**Task objective:**
Copy the data exactly. Images are to be left out.

**Data section:**
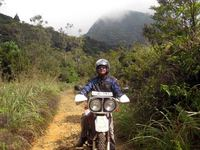Motorcycle rider travels on back roads through jungles of Sri Lanka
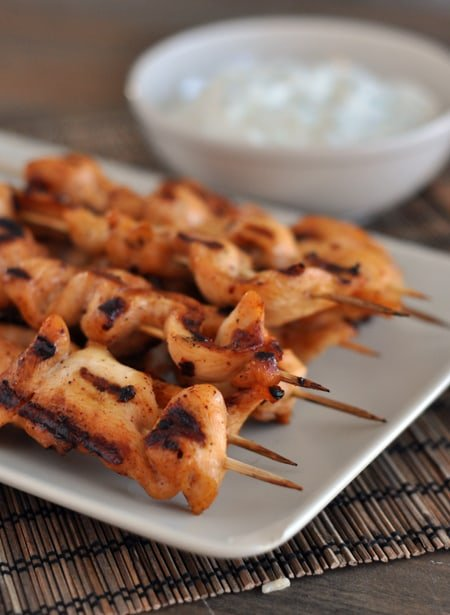 white platter with grilled chicken skewers with a bowl of dipping sauce behind it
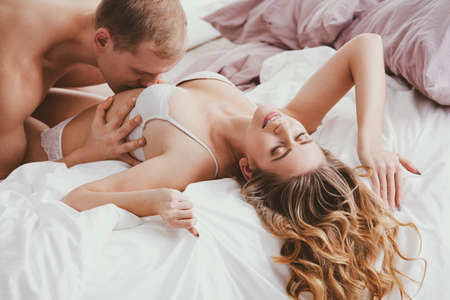 Smiling woman wearing underwear and man kissing her during sensual foreplay Stock Photo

**Response:**
Motorcycle rider travels on back roads through jungles of Sri Lanka
 white platter with grilled chicken skewers with a bowl of dipping sauce behind it
 Smiling woman wearing underwear and man kissing her during sensual foreplay Stock Photo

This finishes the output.